Algunas personas decían que Marner debía haber tenido un «ataque», palabra que parecía explicar cosas de otro modo increíbles; pero el señor Macey, gran argumentador y chantre de la parroquia, sacudía la cabeza con incredulidad, y preguntaba si se había visto nunca a nadie perder sus facultades sin que rodara al suelo. Un ataque era una parálisis, no cabía duda, y era propio de la parálisis privar en parte a un individuo del uso de sus miembros, quedando a cargo de la parroquia, si no tenía hijos para ir en su ayuda.

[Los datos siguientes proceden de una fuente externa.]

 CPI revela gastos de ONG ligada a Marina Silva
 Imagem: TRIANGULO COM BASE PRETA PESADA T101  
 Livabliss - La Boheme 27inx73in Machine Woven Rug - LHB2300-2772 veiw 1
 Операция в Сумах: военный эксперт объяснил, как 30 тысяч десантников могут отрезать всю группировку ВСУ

No, no; una parálisis no deja a un hombre firme sobre las piernas, como un caballo entre las varas de un carro, ni le dejaría luego marcharse, así que se le pudiera decir «¡arre!» Pero quizá hubiera algo así como que el alma del hombre, que se librara del cuerpo, saliera y entrara, lo mismo que un pájaro que sale y vuelve a su nido. Así era como las gentes se volvían muy instruidas, porque libres entonces de su envoltura corporal iban a la escuela de los que podían enseñarles más cosas de las que sus vecinos podían aprender con ayuda de sus cinco sentidos y del pastor. Y, ¿dónde había adquirido maese Marner su conocimiento de las plantas y también el de los hechizos, cuando se le ocurría darlos? No había nada en lo que contaba Jacobo Rodney capaz de sorprender a los que habían visto cómo Marner había curado a Sally Oates, y la había hecho dormir como un niño, cuando el corazón de aquella mujer latía como para partirle el pecho desde hacía dos meses y más que la asistía el doctor. Marner era capaz de curar otras personas si quería; en todo caso era bueno hablarle, con suavidad, siquiera para evitar que hiciera daño.

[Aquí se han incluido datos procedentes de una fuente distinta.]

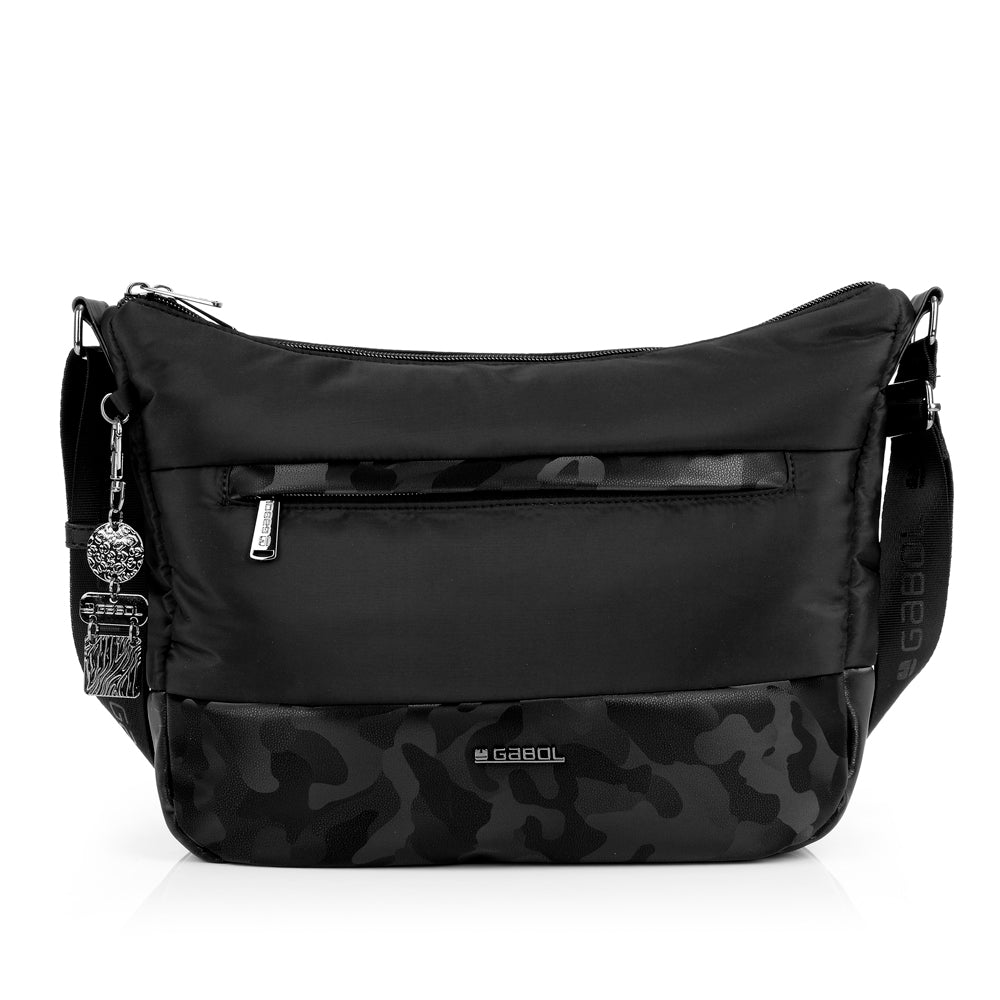 Bolso 2 compartimentos impermeable INGRID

A ese temor vago debía Marner en parte el estar al abrigo de las persecuciones que su singularidad hubiera podido atraerle; pero más aún lo debía a una circunstancia particular. El viejo tejedor de Tarley, parroquia próxima a Raveloe, había muerto; por lo tanto, la profesión de Silas, cuando se estableció, hizo que fuera el bien venido para las más ricas señoras de los alrededores, y aun para las campesinas más previsoras, que tenían, al fin del año, su pequeña provisión de hilo.
La utilidad que le reconocían, hubiera neutralizado toda repugnancia o toda sospecha a su respecto, que no fuera conformada por falta en la calidad o cantidad del tejido que les hacía.
Transcurrieron los años sin producir ningún cambio en la impresión que causara en los vecinos, a no ser el paso de la novedad a la costumbre. Al cabo de quince años, las gentes de Raveloe decían de Marner exactamente las mismas cosas que al principio; no las decían tan a menudo, pero creían tan firmemente en ellas cuando les acontecía decirlas. Los años sólo habían agregado un hecho importante, a saber: que maese Marner había juntado en algunas partes una bonita suma de dinero, y que si quisiera podría comprar los bienes de los que se daban más importancia que él.